With your patch I still get the artifacts, but they are displayed a lot
shorter. I get only a flash instead of a-2 seconds.
> (there are other places in the fb layer that want similar treatment,
> iirc, maybe fb_pgprotect?).
Do you want to try a more complete review/patch or should this be punted
over to the framebuffer folks?
Cheers,
FJP
Yes, that does work. Thanks.
Contents of /proc/mtrr remain unchanged.
Hm, so I guess some other user is still using UC on the region. [Note to fb
list: the patch just made vesafb use ioremap_wc instead of ioremap).

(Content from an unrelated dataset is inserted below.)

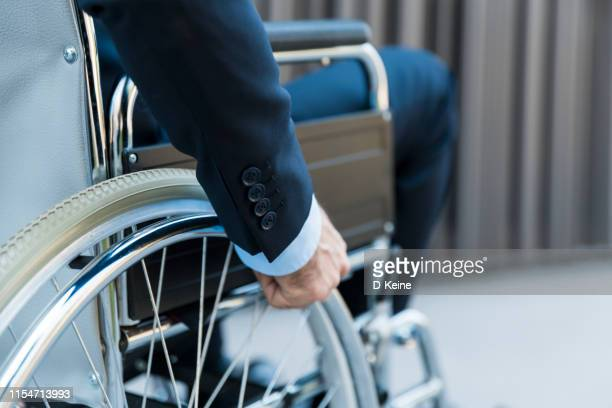 businessman on wheelchair - accessibility stock pictures, royalty-free photos & images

> > (there are other places in the fb layer that want similar treatment,
> > iirc, maybe fb_pgprotect?).
>
> Do you want to try a more complete review/patch or should this be punted
> over to the framebuffer folks?
Yeah, those bits have changed since I last looked at them, hopefully the fb
guys can help.
Jesse
The patch below plugs the mprotect hole and should eliminate the
"expected mapping type" error messages. Can you check.
Thanks,
Venki
There is a hole in mprotect, which lets the user to change the page
cache type bits by-passing the kernel reserve_memtype and free_memtype
wrappers. Fix the hole by not letting mprotect change the PAT bits.

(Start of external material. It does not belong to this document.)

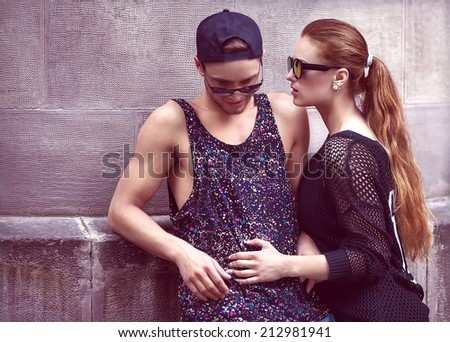 Sexy and fashionable couple wearing jeans, sunglasses. Vogue - stock photo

Some versions of X used the mprotect hole to change caching type from UC to WB,
so that it can then use mtrr to program WC for that region [1]. Change the
mmap of pci space through /sys or /proc interfaces from UC to UC_MINUS.
With this change, X will not need to use mprotect hole to get WC type.
[1] lkml.org/lkml/2008/4/16/369
Signed-off-by: Venkatesh Pallipadi <venkatesh...@intel.com>
Signed-off-by: Suresh Siddha <suresh....@intel.com>
---
arch/x86/pci/i386.c | 4 +---
include/asm-x86/pgtable.h | 5 ++++-
include/linux/mm.h | 1 +
mm/mmap.c | 13 +++++++++++++
mm/mprotect.c | 4 +++-
5 files changed, 22 insertions(+), 5 deletions(-)
Index: linux-2.6/include/asm-x86/pgtable.h
===================================================================
--- linux-2.6.orig/include/asm-x86/pgtable.h 2008-05-06 14:16:50.000000000 -0700
+++ linux-2.6/include/asm-x86/pgtable.h 2008-05-06 14:18:57.000000000 -0700
@@ -65,6 +65,8 @@
#define _PAGE_CACHE_UC_MINUS (_PAGE_PCD)
#define _PAGE_CACHE_UC (_PAGE_PCD | _PAGE_PWT)
+#define _PAGE_PROT_PRESERVE_BITS (_PAGE_CACHE_MASK)
+
#define PAGE_NONE __pgprot(_PAGE_PROTNONE | _PAGE_ACCESSED)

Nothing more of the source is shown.